• [EXERCISE AIM]
Change "shooting position" to "camera position" wherever it occurs in the lines below, leaving all other text unchanged. Omit the pictures from your answer.

start INFORMATION SHOWN

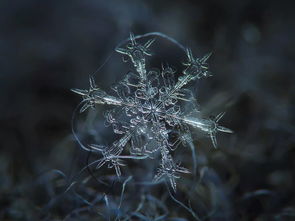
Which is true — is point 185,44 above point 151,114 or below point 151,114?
above

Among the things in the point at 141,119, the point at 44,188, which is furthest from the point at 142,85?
the point at 44,188

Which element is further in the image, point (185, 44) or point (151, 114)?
point (185, 44)

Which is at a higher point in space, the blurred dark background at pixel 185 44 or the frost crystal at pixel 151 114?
the blurred dark background at pixel 185 44

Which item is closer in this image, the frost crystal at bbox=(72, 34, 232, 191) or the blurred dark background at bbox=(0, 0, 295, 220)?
the frost crystal at bbox=(72, 34, 232, 191)

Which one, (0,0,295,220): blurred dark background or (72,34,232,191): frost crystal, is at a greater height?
(0,0,295,220): blurred dark background
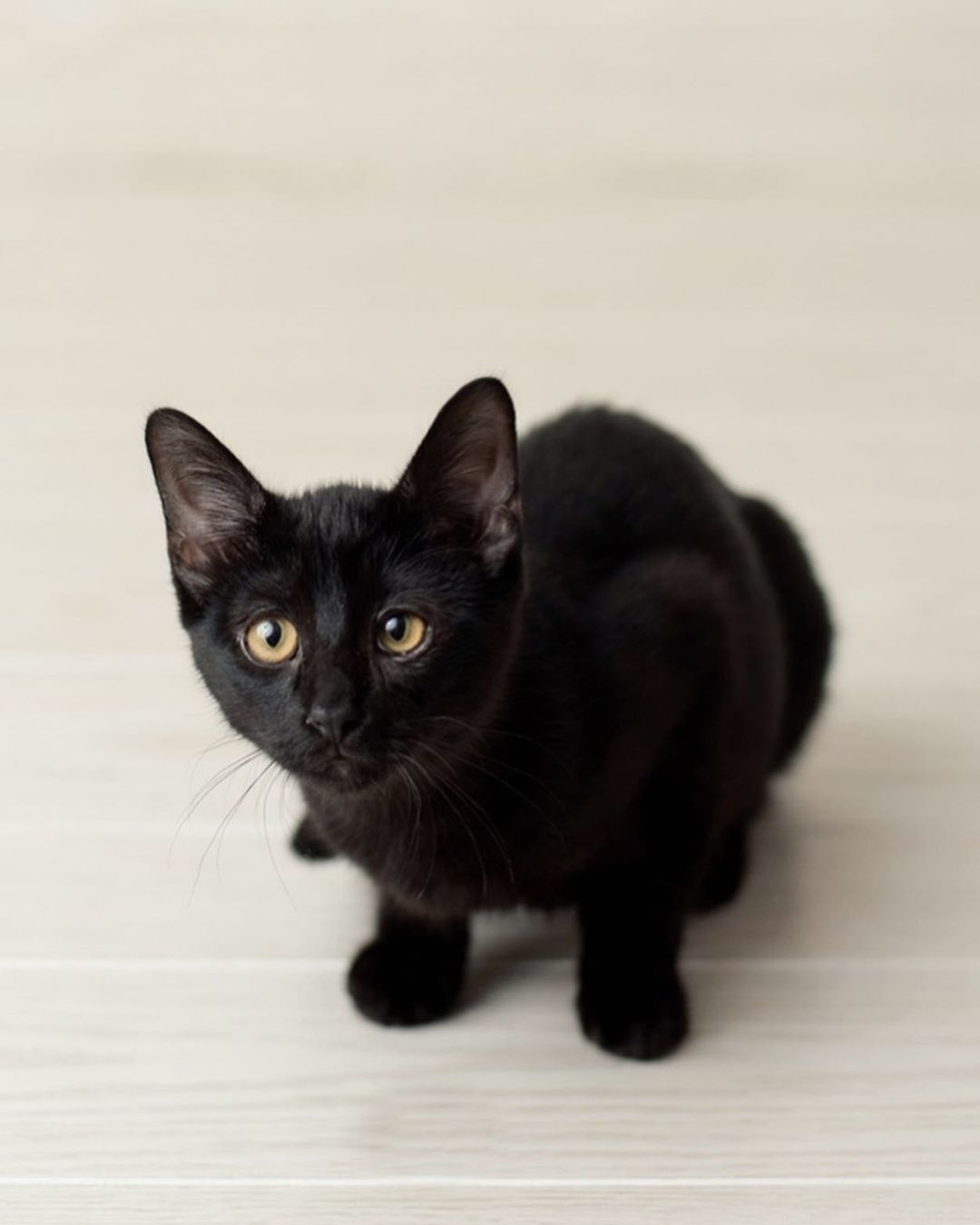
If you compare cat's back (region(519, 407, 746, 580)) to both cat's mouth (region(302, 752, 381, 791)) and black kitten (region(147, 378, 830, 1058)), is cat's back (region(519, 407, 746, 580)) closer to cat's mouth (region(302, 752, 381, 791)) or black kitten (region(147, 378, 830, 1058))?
black kitten (region(147, 378, 830, 1058))

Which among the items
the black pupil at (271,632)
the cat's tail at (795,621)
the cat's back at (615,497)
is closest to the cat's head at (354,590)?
the black pupil at (271,632)

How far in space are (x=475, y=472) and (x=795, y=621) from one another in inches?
17.8

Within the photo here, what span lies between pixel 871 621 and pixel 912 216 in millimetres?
893

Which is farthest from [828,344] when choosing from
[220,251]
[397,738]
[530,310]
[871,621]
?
[397,738]

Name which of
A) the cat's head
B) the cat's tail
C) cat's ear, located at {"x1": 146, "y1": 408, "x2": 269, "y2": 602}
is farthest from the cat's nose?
the cat's tail

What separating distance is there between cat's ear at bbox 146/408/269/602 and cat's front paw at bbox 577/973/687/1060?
368 millimetres

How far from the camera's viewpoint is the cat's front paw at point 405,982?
3.85 ft

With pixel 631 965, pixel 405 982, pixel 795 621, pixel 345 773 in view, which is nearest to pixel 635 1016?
pixel 631 965

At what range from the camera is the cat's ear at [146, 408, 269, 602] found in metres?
1.03

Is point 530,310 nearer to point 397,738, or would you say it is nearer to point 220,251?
point 220,251

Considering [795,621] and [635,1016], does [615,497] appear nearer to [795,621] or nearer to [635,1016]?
[795,621]

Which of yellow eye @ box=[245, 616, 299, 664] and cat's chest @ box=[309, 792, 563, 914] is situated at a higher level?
yellow eye @ box=[245, 616, 299, 664]

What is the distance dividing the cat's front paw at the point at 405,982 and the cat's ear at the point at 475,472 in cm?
30

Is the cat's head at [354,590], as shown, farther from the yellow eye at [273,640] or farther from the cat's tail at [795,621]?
the cat's tail at [795,621]
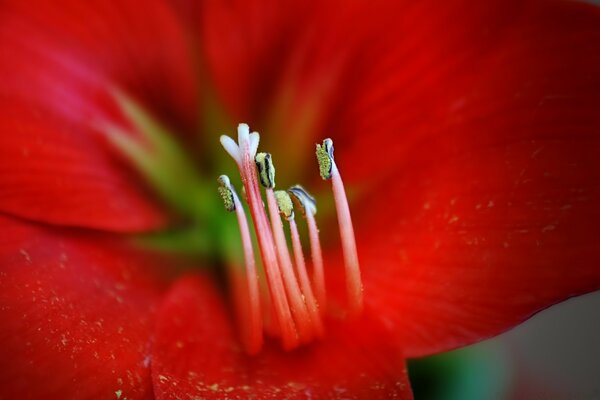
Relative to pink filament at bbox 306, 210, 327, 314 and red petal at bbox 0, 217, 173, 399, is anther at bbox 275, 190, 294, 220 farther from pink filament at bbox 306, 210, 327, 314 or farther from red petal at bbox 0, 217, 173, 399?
red petal at bbox 0, 217, 173, 399

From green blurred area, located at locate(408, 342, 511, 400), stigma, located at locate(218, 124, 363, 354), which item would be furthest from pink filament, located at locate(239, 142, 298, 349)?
green blurred area, located at locate(408, 342, 511, 400)

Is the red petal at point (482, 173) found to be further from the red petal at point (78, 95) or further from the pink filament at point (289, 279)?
the red petal at point (78, 95)

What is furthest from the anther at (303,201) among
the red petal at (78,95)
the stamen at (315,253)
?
the red petal at (78,95)

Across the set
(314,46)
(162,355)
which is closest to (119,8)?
(314,46)

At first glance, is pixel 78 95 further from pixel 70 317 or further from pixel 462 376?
pixel 462 376

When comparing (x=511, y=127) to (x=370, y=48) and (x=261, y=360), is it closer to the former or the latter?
(x=370, y=48)

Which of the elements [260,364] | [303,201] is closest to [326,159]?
[303,201]

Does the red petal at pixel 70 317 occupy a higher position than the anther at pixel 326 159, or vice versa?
the anther at pixel 326 159
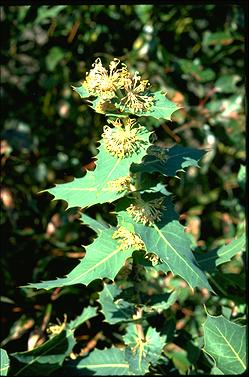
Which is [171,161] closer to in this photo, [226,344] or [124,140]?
[124,140]

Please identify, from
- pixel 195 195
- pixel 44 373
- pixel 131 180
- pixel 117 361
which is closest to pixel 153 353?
pixel 117 361

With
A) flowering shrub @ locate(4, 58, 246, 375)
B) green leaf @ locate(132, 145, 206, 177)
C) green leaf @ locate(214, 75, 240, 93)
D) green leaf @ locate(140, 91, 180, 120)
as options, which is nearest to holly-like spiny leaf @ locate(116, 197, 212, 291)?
flowering shrub @ locate(4, 58, 246, 375)

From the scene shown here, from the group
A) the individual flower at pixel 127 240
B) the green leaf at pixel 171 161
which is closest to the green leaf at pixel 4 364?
the individual flower at pixel 127 240

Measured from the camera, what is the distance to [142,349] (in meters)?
1.68

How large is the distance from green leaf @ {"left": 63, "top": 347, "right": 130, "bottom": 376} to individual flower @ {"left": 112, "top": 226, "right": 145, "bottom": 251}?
372 mm

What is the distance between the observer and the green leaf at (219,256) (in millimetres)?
1719

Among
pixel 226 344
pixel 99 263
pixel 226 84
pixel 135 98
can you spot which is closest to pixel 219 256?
pixel 226 344

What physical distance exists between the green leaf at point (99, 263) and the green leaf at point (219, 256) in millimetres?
286

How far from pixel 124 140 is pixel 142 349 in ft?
1.84

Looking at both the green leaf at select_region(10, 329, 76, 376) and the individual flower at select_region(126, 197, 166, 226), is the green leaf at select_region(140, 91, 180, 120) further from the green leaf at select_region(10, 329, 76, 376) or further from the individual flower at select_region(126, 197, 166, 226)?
the green leaf at select_region(10, 329, 76, 376)

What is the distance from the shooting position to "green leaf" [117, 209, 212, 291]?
1445 mm

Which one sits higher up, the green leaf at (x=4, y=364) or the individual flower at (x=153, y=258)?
the individual flower at (x=153, y=258)

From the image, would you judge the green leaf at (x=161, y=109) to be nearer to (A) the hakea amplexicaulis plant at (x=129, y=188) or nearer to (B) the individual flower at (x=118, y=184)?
(A) the hakea amplexicaulis plant at (x=129, y=188)

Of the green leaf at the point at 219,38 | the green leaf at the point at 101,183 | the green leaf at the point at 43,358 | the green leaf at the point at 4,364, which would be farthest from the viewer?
the green leaf at the point at 219,38
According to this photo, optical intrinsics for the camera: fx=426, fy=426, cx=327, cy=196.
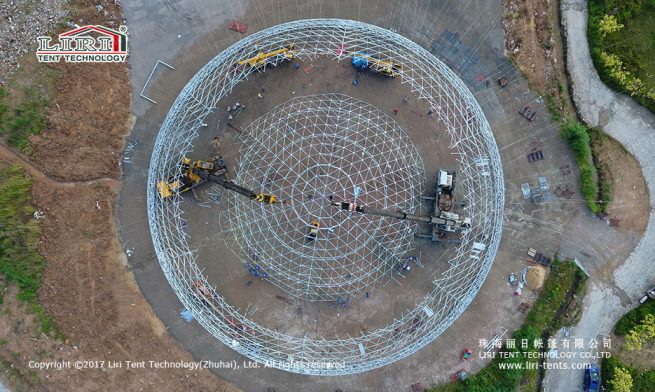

end INFORMATION SHOWN

• [RESULT BELOW]
Which is true — is point 185,44 above point 151,114 or below point 151,114?
above

Among the things in the point at 141,119, the point at 44,188, which is furthest from the point at 142,85?
the point at 44,188

Which element is further in the image, point (185, 44) or point (151, 114)?
point (185, 44)

Which is at a higher point in space, the blurred dark background at pixel 185 44 or the frost crystal at pixel 151 114?
the blurred dark background at pixel 185 44

Which item is closer in this image, the frost crystal at bbox=(72, 34, 232, 191) or the blurred dark background at bbox=(0, 0, 295, 220)?
the frost crystal at bbox=(72, 34, 232, 191)

Which one, (0,0,295,220): blurred dark background or (72,34,232,191): frost crystal, is at a greater height?
(0,0,295,220): blurred dark background
If you compare cat's back (region(519, 407, 746, 580)) to both cat's mouth (region(302, 752, 381, 791)) and black kitten (region(147, 378, 830, 1058)), is cat's back (region(519, 407, 746, 580)) closer to cat's mouth (region(302, 752, 381, 791)) or black kitten (region(147, 378, 830, 1058))?
black kitten (region(147, 378, 830, 1058))

Which among the items
the black pupil at (271,632)
the cat's tail at (795,621)
the cat's back at (615,497)
is closest to the cat's head at (354,590)?
the black pupil at (271,632)

How far in space are (x=475, y=472) and (x=795, y=621) from one another in inches?
17.8

Within the photo here, what span lies between pixel 871 621 and pixel 912 216 in millimetres?
893

Which is farthest from [828,344] when choosing from
[220,251]
[397,738]
[530,310]
[871,621]
?
[397,738]

Name which of
A) the cat's head
B) the cat's tail
C) cat's ear, located at {"x1": 146, "y1": 408, "x2": 269, "y2": 602}
is farthest from the cat's nose?
the cat's tail

What separating distance is there between cat's ear at bbox 146/408/269/602 and cat's front paw at bbox 577/973/687/1060?
368 millimetres

How far from the camera's viewpoint is the cat's front paw at point 405,982?
3.85 ft

With pixel 631 965, pixel 405 982, pixel 795 621, pixel 345 773 in view, which is nearest to pixel 635 1016?
pixel 631 965

At what range from the camera is the cat's ear at [146, 408, 269, 602] found in metres?
1.03

Is point 530,310 nearer to point 397,738, or would you say it is nearer to point 220,251?
point 220,251

Considering [795,621] and [635,1016], does [615,497] appear nearer to [795,621] or nearer to [635,1016]?
[795,621]

Which of yellow eye @ box=[245, 616, 299, 664] and cat's chest @ box=[309, 792, 563, 914] is situated at a higher level?
yellow eye @ box=[245, 616, 299, 664]

What is the distance dividing the cat's front paw at the point at 405,982 and the cat's ear at the point at 475,472 in cm?
30

Is the cat's head at [354,590], as shown, farther from the yellow eye at [273,640] or farther from the cat's tail at [795,621]?
the cat's tail at [795,621]
Relative to pink filament at bbox 306, 210, 327, 314 and red petal at bbox 0, 217, 173, 399, is anther at bbox 275, 190, 294, 220 farther from pink filament at bbox 306, 210, 327, 314 or farther from red petal at bbox 0, 217, 173, 399?
red petal at bbox 0, 217, 173, 399

From green blurred area, located at locate(408, 342, 511, 400), stigma, located at locate(218, 124, 363, 354), which item would be furthest from pink filament, located at locate(239, 142, 298, 349)?
green blurred area, located at locate(408, 342, 511, 400)

Is the red petal at point (482, 173) found to be further from the red petal at point (78, 95) or further from the pink filament at point (289, 279)?
the red petal at point (78, 95)

What is furthest from the anther at (303,201) among
the red petal at (78,95)
the stamen at (315,253)
?
the red petal at (78,95)

Across the set
(314,46)
(162,355)
which is closest to (119,8)?
(314,46)

At first glance, is pixel 78 95 further from pixel 70 317 or further from pixel 462 376?
pixel 462 376

When comparing (x=511, y=127) to (x=370, y=48) and (x=261, y=360), is it closer to the former or the latter?
(x=370, y=48)

Which of the elements [260,364] | [303,201] is closest to [326,159]?
[303,201]

Does the red petal at pixel 70 317 occupy a higher position than the anther at pixel 326 159, or vice versa?
the anther at pixel 326 159
Which is [171,161] closer to in this photo, [226,344] or [124,140]?
[124,140]

Please identify, from
- pixel 195 195
- pixel 44 373
- pixel 131 180
- pixel 117 361
which is closest to pixel 153 353?
pixel 117 361

With
A) flowering shrub @ locate(4, 58, 246, 375)
B) green leaf @ locate(132, 145, 206, 177)
C) green leaf @ locate(214, 75, 240, 93)
D) green leaf @ locate(140, 91, 180, 120)
as options, which is nearest to holly-like spiny leaf @ locate(116, 197, 212, 291)?
flowering shrub @ locate(4, 58, 246, 375)

From the scene shown here, from the group
A) the individual flower at pixel 127 240
B) the green leaf at pixel 171 161
which is closest to the green leaf at pixel 4 364?
the individual flower at pixel 127 240

Measured from the camera, what is the distance to [142,349] (in meters)?
1.68

How large is the distance from green leaf @ {"left": 63, "top": 347, "right": 130, "bottom": 376} to individual flower @ {"left": 112, "top": 226, "right": 145, "bottom": 251}?
372 mm

What is the distance between the observer and the green leaf at (219,256) (in millimetres)?
1719

Among
pixel 226 344
pixel 99 263
pixel 226 84
pixel 135 98
can you spot which is closest to pixel 219 256?
pixel 226 344

What physical distance exists between the green leaf at point (99, 263) and the green leaf at point (219, 256) in millimetres?
286

How far from pixel 124 140 is pixel 142 349 in ft?
1.84

Looking at both the green leaf at select_region(10, 329, 76, 376) and the individual flower at select_region(126, 197, 166, 226), is the green leaf at select_region(140, 91, 180, 120) further from the green leaf at select_region(10, 329, 76, 376) or further from the individual flower at select_region(126, 197, 166, 226)?
the green leaf at select_region(10, 329, 76, 376)

What is the distance from the camera position to "green leaf" [117, 209, 212, 291]?
1445 mm

Which one sits higher up, the green leaf at (x=4, y=364) or the individual flower at (x=153, y=258)?
the individual flower at (x=153, y=258)

From the image, would you judge the green leaf at (x=161, y=109) to be nearer to (A) the hakea amplexicaulis plant at (x=129, y=188) or nearer to (B) the individual flower at (x=118, y=184)?
(A) the hakea amplexicaulis plant at (x=129, y=188)

Of the green leaf at the point at 219,38 | the green leaf at the point at 101,183 | the green leaf at the point at 43,358 | the green leaf at the point at 4,364, which would be farthest from the viewer?
the green leaf at the point at 219,38
According to this photo, optical intrinsics for the camera: fx=426, fy=426, cx=327, cy=196.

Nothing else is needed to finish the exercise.